_Data records_.
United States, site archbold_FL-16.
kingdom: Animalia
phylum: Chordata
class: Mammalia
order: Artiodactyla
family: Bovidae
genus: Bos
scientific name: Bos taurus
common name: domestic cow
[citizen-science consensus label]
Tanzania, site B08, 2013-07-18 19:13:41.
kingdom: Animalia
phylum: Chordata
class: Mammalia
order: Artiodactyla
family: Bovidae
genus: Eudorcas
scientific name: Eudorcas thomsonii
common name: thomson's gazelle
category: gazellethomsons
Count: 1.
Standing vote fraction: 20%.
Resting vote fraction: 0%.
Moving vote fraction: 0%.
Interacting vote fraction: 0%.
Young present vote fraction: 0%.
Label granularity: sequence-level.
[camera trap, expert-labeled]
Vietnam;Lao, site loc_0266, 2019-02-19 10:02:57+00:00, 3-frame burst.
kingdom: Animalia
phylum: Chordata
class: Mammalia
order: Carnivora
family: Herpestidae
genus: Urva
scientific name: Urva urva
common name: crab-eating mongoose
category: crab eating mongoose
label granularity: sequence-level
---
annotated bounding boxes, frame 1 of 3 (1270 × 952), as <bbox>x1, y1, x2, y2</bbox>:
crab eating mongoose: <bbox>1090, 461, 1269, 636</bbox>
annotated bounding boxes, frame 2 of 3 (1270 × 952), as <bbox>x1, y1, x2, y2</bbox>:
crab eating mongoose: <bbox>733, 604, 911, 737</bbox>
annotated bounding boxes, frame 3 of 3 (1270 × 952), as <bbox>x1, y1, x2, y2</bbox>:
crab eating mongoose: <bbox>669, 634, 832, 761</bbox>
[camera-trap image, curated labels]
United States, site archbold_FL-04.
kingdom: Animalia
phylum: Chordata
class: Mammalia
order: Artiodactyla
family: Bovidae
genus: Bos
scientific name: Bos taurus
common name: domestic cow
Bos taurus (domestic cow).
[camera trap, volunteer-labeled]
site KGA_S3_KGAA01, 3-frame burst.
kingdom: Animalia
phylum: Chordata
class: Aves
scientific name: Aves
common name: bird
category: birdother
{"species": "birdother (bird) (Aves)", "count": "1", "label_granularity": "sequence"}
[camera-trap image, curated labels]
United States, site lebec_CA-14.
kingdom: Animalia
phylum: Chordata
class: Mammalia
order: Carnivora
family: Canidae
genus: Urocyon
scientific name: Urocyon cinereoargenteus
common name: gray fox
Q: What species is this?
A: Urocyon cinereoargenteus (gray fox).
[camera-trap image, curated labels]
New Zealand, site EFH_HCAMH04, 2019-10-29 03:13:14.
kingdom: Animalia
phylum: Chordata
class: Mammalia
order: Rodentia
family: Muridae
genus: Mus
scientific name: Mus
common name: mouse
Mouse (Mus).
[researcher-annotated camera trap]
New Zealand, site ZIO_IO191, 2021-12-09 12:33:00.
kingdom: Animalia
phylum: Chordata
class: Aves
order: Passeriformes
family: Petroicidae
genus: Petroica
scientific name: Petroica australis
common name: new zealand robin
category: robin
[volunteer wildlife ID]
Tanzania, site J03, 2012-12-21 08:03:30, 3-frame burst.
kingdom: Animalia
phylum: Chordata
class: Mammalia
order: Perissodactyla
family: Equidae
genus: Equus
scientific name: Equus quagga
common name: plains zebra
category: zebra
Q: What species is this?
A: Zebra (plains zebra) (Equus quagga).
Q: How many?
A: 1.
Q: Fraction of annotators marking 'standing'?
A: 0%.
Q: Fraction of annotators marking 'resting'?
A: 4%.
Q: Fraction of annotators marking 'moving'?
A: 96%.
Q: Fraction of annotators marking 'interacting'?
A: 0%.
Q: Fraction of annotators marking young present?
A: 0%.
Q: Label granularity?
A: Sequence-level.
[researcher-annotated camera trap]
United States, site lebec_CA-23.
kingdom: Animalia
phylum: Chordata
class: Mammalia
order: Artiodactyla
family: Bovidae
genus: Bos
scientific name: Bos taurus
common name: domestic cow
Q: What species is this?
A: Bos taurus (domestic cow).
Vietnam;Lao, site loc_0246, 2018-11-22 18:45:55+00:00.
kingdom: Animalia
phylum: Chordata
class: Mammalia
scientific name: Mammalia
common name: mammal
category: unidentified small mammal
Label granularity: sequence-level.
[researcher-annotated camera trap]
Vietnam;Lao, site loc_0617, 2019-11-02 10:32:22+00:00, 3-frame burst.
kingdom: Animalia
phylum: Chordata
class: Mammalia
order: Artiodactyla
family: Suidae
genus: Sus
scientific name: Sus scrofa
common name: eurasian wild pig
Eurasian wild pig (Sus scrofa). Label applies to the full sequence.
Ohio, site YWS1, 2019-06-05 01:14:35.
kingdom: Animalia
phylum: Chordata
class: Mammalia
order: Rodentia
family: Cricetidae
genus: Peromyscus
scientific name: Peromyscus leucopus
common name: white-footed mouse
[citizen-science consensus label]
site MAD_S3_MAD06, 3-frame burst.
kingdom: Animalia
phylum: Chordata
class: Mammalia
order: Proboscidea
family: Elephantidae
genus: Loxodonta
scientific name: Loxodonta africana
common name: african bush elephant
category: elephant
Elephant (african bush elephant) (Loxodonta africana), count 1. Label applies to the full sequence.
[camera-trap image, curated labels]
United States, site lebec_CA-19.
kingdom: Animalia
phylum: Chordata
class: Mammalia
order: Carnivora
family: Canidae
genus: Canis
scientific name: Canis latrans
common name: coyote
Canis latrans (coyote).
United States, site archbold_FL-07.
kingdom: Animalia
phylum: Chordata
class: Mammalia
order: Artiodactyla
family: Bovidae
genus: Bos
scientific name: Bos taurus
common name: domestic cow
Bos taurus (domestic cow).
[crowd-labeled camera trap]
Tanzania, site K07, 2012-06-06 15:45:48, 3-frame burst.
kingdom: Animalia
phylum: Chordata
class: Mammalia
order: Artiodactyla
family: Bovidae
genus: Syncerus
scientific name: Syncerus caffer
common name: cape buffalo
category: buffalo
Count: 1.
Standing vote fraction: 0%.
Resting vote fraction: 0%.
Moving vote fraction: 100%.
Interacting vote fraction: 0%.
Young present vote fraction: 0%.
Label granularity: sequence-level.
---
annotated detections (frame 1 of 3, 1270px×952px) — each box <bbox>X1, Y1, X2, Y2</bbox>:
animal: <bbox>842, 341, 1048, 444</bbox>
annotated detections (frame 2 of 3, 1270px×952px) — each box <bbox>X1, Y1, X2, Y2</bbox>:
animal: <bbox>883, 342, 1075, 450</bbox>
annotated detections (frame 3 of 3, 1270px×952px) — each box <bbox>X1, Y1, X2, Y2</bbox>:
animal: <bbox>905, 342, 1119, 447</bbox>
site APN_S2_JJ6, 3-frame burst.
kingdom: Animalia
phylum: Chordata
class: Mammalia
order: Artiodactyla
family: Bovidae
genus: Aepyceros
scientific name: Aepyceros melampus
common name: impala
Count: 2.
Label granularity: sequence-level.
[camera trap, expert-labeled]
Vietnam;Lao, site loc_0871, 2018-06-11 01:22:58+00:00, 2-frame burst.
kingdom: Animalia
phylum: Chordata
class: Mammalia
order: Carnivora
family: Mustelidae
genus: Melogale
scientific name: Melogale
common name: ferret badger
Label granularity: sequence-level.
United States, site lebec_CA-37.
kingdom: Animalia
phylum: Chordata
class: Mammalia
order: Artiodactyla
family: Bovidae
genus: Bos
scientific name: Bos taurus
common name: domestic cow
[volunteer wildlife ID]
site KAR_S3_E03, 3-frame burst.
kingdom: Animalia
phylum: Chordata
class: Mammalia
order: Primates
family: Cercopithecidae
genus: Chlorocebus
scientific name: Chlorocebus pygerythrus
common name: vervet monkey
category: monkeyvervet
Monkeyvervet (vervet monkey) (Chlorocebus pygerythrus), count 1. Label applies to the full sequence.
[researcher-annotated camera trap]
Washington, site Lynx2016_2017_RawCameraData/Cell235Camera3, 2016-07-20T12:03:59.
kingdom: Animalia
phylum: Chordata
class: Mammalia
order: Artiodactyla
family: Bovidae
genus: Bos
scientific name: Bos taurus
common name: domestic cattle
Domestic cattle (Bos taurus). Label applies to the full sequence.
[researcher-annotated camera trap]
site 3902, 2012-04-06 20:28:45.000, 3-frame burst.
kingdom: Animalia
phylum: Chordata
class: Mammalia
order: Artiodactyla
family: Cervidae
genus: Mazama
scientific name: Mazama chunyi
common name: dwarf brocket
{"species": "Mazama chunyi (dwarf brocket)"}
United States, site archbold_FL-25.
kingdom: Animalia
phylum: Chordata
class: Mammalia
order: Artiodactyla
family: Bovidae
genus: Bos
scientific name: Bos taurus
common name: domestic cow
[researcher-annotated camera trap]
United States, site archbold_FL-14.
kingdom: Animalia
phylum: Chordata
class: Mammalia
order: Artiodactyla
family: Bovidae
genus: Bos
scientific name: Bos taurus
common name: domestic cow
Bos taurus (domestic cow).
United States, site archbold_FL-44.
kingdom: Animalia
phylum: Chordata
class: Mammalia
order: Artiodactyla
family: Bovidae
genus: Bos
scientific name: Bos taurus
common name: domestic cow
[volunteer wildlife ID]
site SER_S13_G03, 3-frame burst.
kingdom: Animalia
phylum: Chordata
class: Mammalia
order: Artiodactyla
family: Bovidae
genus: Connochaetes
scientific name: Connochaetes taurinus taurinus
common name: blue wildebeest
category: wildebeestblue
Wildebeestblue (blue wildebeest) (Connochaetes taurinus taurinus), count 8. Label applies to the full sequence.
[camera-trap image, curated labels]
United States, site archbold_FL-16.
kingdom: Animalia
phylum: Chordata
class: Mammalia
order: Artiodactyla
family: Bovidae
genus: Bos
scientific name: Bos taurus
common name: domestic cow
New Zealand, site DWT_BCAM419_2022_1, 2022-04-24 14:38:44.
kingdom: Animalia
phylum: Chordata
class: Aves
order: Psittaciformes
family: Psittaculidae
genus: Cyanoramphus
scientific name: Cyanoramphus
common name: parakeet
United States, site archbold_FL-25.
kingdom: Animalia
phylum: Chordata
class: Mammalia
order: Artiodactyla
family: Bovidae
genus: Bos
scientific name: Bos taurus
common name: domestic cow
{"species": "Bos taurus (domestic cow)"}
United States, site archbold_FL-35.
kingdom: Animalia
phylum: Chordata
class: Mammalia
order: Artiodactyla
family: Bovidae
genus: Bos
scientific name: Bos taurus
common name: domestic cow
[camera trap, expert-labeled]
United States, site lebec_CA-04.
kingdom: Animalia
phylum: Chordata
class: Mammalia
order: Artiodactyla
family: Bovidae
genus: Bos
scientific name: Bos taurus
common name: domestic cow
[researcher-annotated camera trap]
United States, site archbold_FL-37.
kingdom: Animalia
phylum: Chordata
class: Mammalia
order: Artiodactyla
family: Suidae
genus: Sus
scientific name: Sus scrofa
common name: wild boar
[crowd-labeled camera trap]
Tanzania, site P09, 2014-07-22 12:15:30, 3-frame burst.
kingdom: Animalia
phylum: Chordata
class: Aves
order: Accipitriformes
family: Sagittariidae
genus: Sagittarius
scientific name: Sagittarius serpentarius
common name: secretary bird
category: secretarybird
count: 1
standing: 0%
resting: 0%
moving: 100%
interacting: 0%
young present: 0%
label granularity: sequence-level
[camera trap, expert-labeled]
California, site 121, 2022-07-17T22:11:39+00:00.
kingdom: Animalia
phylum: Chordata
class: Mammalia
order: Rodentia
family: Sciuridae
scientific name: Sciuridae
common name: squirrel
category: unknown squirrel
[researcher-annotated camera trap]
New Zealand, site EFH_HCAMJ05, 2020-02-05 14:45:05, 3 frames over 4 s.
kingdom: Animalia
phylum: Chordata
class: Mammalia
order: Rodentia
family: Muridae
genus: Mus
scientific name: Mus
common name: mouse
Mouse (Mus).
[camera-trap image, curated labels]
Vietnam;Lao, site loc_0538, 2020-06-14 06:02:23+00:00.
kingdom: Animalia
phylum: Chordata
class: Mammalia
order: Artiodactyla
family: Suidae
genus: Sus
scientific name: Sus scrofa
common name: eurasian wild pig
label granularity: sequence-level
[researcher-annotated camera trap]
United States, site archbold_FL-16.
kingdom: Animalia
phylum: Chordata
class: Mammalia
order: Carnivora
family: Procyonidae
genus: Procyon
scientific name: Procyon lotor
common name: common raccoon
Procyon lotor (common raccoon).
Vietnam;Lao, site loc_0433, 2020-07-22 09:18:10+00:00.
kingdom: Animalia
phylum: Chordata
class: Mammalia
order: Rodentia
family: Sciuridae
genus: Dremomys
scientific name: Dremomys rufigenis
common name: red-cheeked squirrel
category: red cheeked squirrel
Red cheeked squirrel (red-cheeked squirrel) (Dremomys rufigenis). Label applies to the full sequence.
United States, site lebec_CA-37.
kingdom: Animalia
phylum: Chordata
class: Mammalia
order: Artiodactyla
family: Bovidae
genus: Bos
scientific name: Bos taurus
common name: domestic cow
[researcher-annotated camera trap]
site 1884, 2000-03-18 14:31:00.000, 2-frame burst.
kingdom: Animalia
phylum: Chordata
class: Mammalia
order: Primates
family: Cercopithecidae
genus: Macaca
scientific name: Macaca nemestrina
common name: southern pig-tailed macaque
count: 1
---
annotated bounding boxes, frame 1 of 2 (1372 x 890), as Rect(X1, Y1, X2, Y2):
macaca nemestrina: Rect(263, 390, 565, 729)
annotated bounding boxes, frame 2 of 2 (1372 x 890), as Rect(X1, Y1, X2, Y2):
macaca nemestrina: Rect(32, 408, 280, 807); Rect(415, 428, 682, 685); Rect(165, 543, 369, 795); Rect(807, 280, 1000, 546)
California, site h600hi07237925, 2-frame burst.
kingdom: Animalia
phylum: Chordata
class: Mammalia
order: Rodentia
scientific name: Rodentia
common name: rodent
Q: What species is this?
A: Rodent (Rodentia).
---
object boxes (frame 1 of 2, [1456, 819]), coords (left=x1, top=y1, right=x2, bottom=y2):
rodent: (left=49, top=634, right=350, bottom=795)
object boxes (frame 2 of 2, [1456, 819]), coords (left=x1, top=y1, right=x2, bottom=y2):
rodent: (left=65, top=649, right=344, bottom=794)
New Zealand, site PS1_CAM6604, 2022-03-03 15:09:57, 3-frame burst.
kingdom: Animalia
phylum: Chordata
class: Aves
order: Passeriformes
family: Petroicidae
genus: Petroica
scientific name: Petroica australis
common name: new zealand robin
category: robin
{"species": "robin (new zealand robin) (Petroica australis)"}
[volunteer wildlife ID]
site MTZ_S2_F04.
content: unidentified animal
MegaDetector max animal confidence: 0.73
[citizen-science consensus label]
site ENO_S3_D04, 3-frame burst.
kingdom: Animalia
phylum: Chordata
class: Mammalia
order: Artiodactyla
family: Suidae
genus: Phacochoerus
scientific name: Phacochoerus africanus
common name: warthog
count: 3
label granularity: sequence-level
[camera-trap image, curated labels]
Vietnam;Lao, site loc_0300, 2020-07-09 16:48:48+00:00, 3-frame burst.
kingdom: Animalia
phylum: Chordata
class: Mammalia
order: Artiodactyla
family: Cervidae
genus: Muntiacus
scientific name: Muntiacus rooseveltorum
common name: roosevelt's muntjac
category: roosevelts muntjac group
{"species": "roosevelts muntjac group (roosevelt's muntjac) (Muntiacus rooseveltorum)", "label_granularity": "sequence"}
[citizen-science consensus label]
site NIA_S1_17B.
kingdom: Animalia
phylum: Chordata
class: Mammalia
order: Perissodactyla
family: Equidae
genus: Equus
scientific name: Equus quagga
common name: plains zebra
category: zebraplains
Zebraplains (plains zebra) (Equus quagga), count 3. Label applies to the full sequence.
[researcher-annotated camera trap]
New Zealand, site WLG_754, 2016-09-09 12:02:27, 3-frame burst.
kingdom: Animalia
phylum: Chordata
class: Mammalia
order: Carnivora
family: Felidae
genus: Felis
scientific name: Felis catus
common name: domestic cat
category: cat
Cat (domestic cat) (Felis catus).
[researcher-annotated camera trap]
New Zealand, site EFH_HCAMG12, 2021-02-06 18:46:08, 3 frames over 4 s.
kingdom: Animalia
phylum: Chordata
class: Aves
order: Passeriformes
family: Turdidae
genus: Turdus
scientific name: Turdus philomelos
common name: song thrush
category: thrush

_Instructions for the task_. Which lines above hold the string "vote"? Please copy all of them.

_Reply to the task_.
Standing vote fraction: 20%.
Resting vote fraction: 0%.
Moving vote fraction: 0%.
Interacting vote fraction: 0%.
Young present vote fraction: 0%.
Standing vote fraction: 0%.
Resting vote fraction: 0%.
Moving vote fraction: 100%.
Interacting vote fraction: 0%.
Young present vote fraction: 0%.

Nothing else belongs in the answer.